Proses ionisasi dapat terjadi karena alasan berikut:
1. Pengeboman elektronik
Elektron bebas dalam lampu berisi gas, karena medan listrik, dapat memperoleh energi yang cukup untuk mengionisasi molekul gas atau atom. Proses ini dapat bersifat longsoran salju, karena setelah elektron terlepas dari atom, kedua elektron di masa depan, ketika bertabrakan dengan partikel gas, dapat melepaskan elektron baru.
Elektron primer dapat dilepaskan dari padatan dengan salah satu metode yang dibahas di atas, dan peran padatan dapat dimainkan baik oleh cangkang tempat gas tertutup, dan oleh salah satu elektroda yang terletak di dalam lampu.Elektron primer juga dapat dihasilkan oleh radiasi fotovoltaik.
2. Ionisasi fotolistrik
Jika gas terkena radiasi yang terlihat atau tidak terlihat, maka energi radiasi tersebut mungkin cukup (bila diserap oleh atom) untuk melepaskan beberapa elektron. Mekanisme ini memainkan peran penting dalam jenis pelepasan gas tertentu. Selain itu, efek fotolistrik dapat terjadi pada gas karena emisi partikel tereksitasi dari gas itu sendiri.
3. Pengeboman ion positif
Ion positif yang menumbuk molekul gas netral dapat melepaskan elektron, seperti dalam kasus penembakan elektron.
4. Ionisasi termal
Jika suhu gas cukup tinggi, maka beberapa elektron penyusun molekulnya dapat memperoleh energi yang cukup untuk meninggalkan atom tempatnya berada. Fenomena ini mirip dengan radiasi termoelektrik dari logam Jenis emisi ini hanya berperan dalam kasus busur yang kuat pada tekanan tinggi.

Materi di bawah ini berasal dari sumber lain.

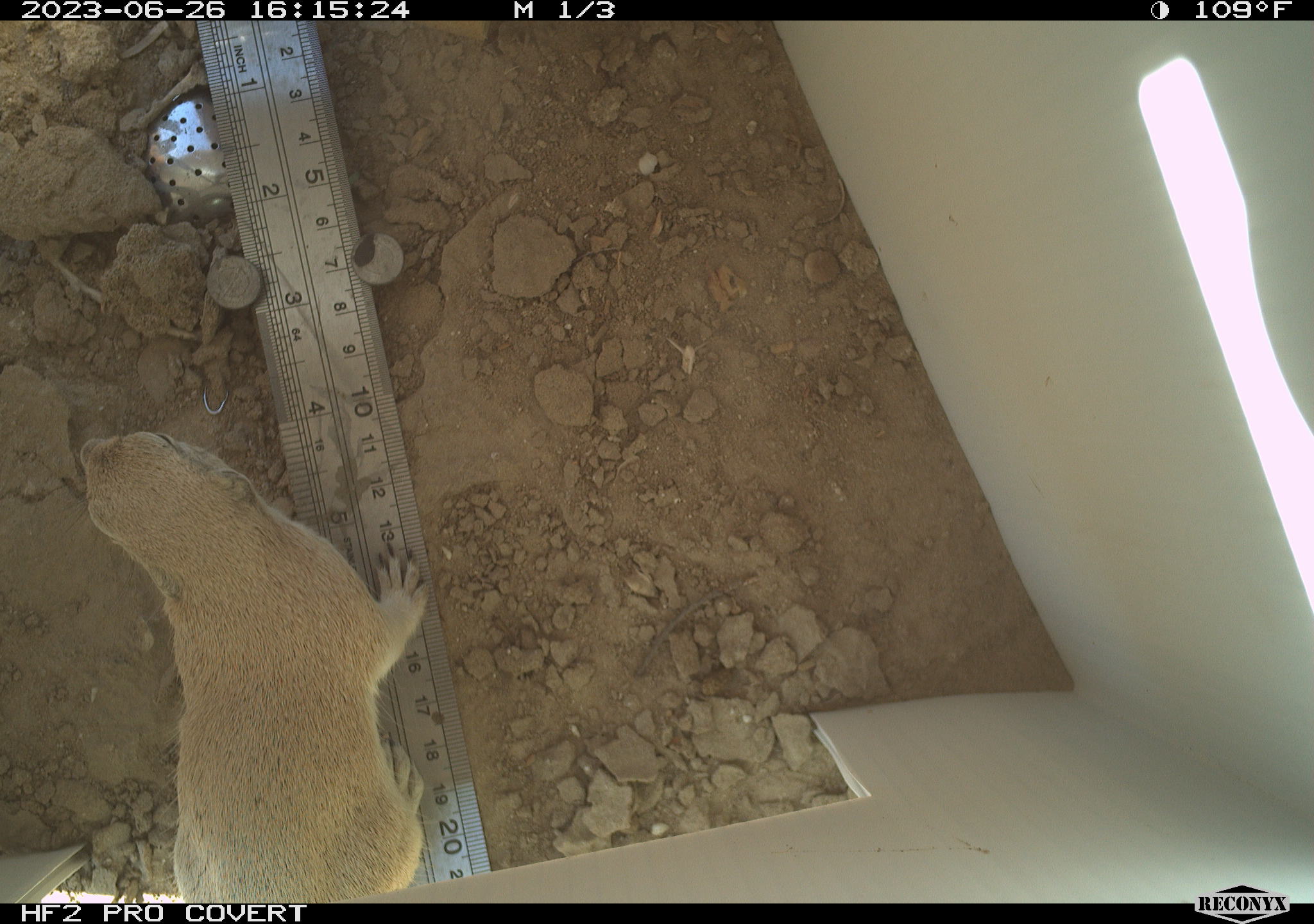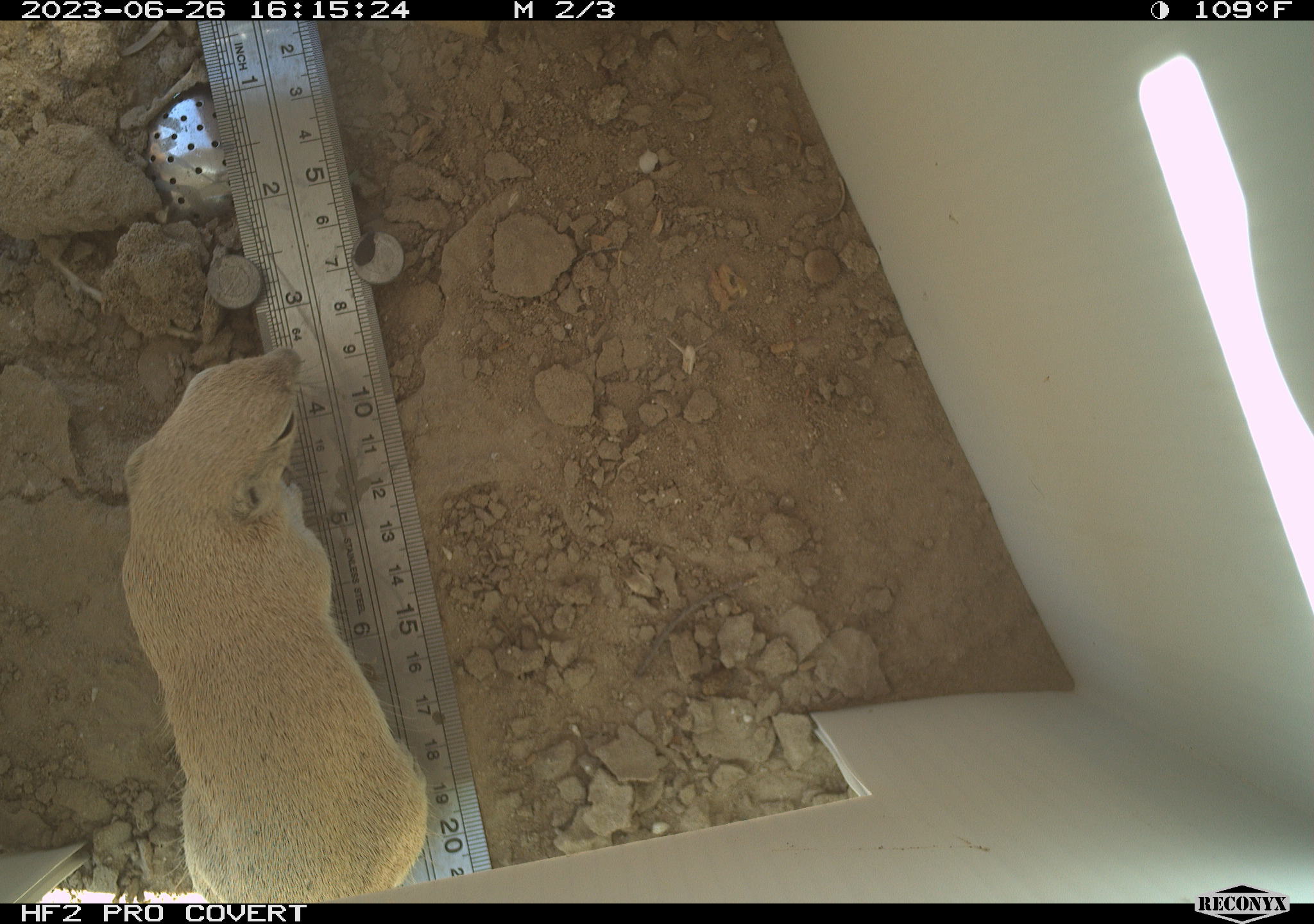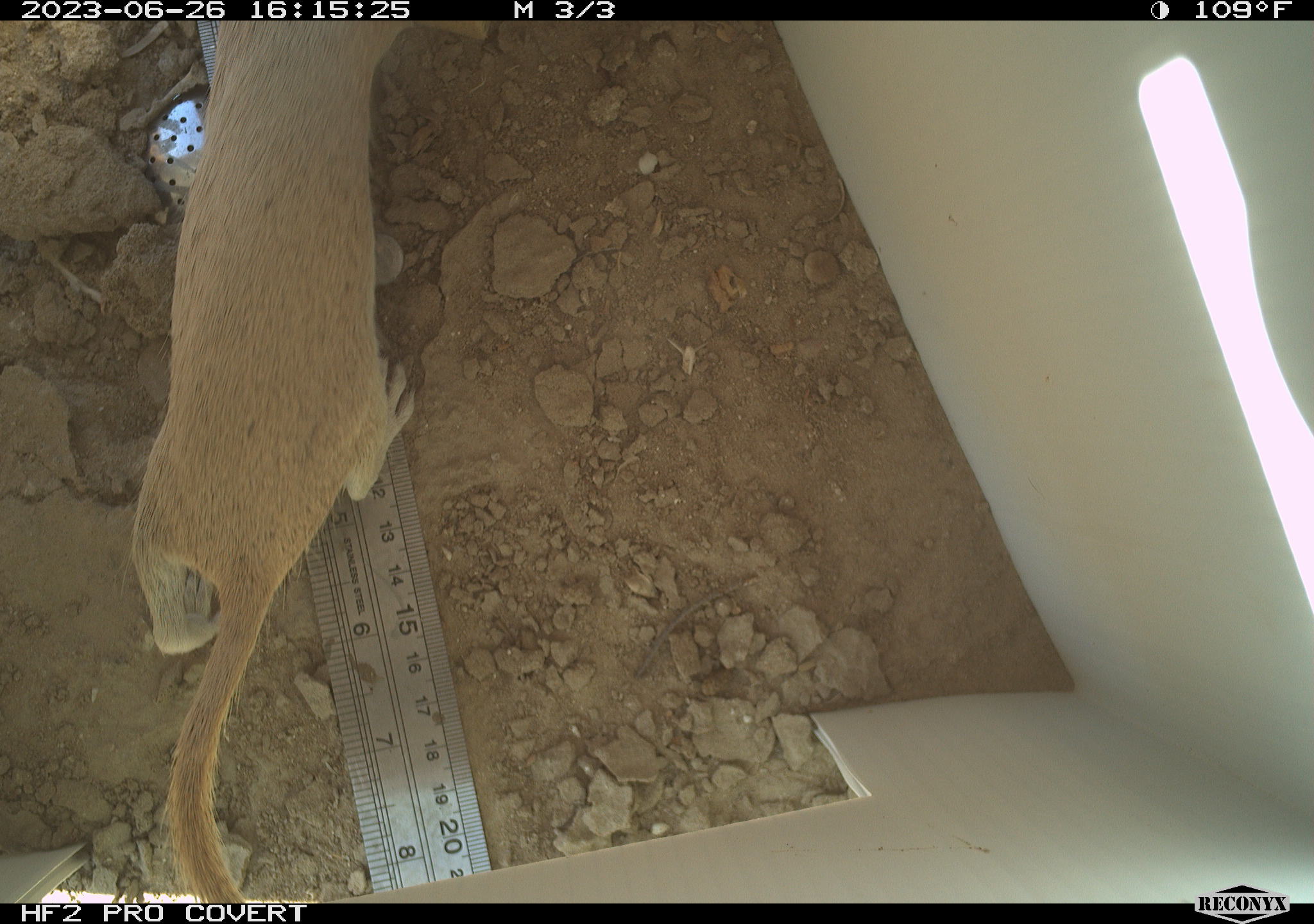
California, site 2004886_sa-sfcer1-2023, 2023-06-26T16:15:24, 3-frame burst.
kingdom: Animalia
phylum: Chordata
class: Mammalia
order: Rodentia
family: Sciuridae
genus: Xerospermophilus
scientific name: Xerospermophilus tereticaudus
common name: round-tailed ground squirrel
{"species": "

Peran paling signifikan dimainkan oleh ionisasi gas akibat pemboman elektron. Ionisasi fotolistrik penting dalam beberapa jenis pelepasan gas. Proses yang tersisa kurang penting.
Sampai baru-baru ini, perangkat vakum dari berbagai desain digunakan di mana-mana: dalam teknologi komunikasi (terutama komunikasi radio), dalam radar, dalam energi, dalam pembuatan instrumen, dll.
Penggunaan alat elektrovakum dalam bidang energi terdiri dari mengubah arus bolak-balik menjadi arus searah (rektifikasi), mengubah arus searah menjadi arus bolak-balik (pembalik), mengubah frekuensi, mengatur kecepatan motor listrik, mengendalikan tegangan arus bolak-balik secara otomatis dan generator arus searah, menghidupkan dan mematikan daya yang signifikan dalam pengelasan listrik, kontrol pencahayaan.
Tabung Elektron — Sejarah, Prinsip Operasi, Desain dan Aplikasi
Penggunaan interaksi radiasi dengan elektron menyebabkan terciptanya fotosel dan sumber cahaya pelepasan gas: lampu neon, merkuri, dan fluoresen. Kontrol elektronik sangat penting dalam skema pencahayaan teater dan industri.
Saat ini, semua proses tersebut menggunakan perangkat elektronik semikonduktor dan digunakan untuk penerangan teknologi LED.